- Conference: Ivy League
- Record: 7–3 (4–3 Ivy)
- Head coach: Joe Restic (10th season);
- Captain: Charles F. Durst
- Home stadium: Harvard Stadium

= 1980 Harvard Crimson football team =

American college football season

The 1980 Harvard Crimson football team was an American football team that represented Harvard University during the 1980 NCAA Division I-A football season. Harvard tied for third place in the Ivy League.

In their tenth year under head coach Joe Restic, the Crimson compiled a 7–3 record and outscored opponents 159 to 138. Charles F. Durst was the team captain.

Harvard's 4–3 conference record tied for third in the Ivy League standings. The Crimson were evenly matched by Ivy opponents, with 106 points scored and 106 points against.

Ivy League football teams expanded their schedules to 10 games in 1980, making this the first year since 1953 that the Crimson played three games against non-Ivy opponents.

Harvard played its home games at Harvard Stadium in the Allston neighborhood of Boston, Massachusetts.

# Dataset:

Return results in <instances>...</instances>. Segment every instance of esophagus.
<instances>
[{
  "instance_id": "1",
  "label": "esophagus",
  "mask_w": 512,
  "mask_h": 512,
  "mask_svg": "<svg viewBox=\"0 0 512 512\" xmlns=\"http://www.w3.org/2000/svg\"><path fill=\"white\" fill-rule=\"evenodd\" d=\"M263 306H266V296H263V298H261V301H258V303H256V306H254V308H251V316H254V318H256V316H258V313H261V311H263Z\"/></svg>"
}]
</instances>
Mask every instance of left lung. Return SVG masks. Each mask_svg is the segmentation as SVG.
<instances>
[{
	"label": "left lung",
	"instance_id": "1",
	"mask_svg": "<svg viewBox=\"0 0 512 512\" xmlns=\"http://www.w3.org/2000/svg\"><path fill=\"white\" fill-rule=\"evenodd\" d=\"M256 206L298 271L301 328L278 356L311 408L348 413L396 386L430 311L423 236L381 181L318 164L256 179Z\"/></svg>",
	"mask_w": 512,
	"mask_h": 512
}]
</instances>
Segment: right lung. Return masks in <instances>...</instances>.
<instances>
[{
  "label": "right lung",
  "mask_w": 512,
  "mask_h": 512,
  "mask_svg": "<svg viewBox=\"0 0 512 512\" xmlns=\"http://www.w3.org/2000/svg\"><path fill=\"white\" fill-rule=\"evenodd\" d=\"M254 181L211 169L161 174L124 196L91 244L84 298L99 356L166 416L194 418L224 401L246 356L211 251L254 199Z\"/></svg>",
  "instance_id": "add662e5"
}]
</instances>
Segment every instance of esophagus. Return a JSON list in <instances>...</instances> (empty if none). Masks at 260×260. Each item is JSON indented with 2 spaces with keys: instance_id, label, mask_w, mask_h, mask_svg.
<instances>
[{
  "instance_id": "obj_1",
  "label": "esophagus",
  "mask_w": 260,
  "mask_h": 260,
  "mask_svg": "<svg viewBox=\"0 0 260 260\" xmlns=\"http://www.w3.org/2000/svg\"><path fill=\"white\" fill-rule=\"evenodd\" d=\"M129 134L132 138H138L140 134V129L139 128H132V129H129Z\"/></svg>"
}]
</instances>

# Aim of the task:
Please retype the passage of the 1980 Harvard football text above the records, between "- Head coach: Joe" and "the team captain.", inclusive, with no changes.

# Output for this exercise:
- Head coach: Joe Restic (10th season);
- Captain: Charles F. Durst
- Home stadium: Harvard Stadium

= 1980 Harvard Crimson football team =

American college football season

The 1980 Harvard Crimson football team was an American football team that represented Harvard University during the 1980 NCAA Division I-A football season. Harvard tied for third place in the Ivy League.

In their tenth year under head coach Joe Restic, the Crimson compiled a 7–3 record and outscored opponents 159 to 138. Charles F. Durst was the team captain.